Funestes népotismes !

Michel Le Net*

« La droite s’indigne de la reconduction de Bartolone », titre un grand quotidien  à la suite de la scandaleuse réaffectation du député  battu  à la tête de l’Assemblée nationale.  Erreur d’écriture ! Nous aurions mieux aimé « La France s’indigne… » de la bien triste opération, qui sur cet exemple bafoue les règles les plus élémentaires de notre démocratie à la dérive ! Qui plus est, dans cette enceinte des vertus démocratiques, nombre de députés l’acclament pour lui manifester leur satisfaction à la suite de son extraordinaire « performance » !

Il fut un temps où les élus qui retournaient au feu du suffrage populaire savaient qu’un échec les priverait de tout poste représentatif. Ce principe est d’une telle évidence qu’il n’est nul besoin d’une loi pour l’appliquer. Un minimum de lucidité et de vertu civique de la part des candidats devrait suffire pour qu’une mesure d’un tel bon sens s’applique d’elle-même ! Eh bien non, le pouvoir d’État nous donne le triste spectacle de la déchéance politique.

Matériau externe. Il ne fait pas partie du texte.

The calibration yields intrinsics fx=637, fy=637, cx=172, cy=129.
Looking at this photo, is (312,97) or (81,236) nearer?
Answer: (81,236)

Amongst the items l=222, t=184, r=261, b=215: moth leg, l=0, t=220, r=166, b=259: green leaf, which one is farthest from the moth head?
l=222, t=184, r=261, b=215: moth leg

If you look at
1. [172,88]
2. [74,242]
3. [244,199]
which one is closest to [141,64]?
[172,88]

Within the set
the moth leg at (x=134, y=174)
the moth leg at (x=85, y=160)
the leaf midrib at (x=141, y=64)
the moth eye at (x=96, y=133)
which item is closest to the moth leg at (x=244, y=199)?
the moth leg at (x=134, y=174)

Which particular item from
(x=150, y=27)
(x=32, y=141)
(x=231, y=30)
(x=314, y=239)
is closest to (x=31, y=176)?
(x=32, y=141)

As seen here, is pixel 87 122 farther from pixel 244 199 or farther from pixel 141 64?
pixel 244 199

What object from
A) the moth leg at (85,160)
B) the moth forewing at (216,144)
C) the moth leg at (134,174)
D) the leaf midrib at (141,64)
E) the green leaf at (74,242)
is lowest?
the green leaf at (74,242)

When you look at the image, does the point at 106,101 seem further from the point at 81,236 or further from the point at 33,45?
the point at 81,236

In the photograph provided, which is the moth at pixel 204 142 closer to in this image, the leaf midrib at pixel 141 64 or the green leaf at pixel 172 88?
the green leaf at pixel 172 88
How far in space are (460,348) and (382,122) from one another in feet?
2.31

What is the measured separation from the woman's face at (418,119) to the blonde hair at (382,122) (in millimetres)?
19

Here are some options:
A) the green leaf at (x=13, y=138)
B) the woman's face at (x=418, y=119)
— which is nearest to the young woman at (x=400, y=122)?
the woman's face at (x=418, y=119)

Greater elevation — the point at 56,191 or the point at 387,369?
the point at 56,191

Nouvelles gorges chaudes dans tous les pays du monde. Ils devraient nous subventionner,  pour nous récompenser d’alimenter leurs presses de tant de grotesques péripéties…

Vive les battus ! Et que le Panthéon ouvre grandes ses portes pour les hauts représentants de l’échec, aux élus et dirigeants rejetés pour leurs défaillances ou leur vénalité ? On en pleure !

Autre anachronisme dans le monde des parjures. Tel Président crie à tout va que le cumul des mandats est contraire aux lois du bon sens, de l’efficacité et de la justice. On applaudit, sans toutefois être naïfs. Chez les mauvais le dire n’a que faire… du faire !  Et notre prudence s’avère justifiée.  Voilà un ministre élu aux régionales en Bretagne, qui conserve son poste. Les arguments avancés, comme d’habitude, ne tiennent pas la route. On évitera de les énoncer, tant ils sont d’une infinie médiocrité…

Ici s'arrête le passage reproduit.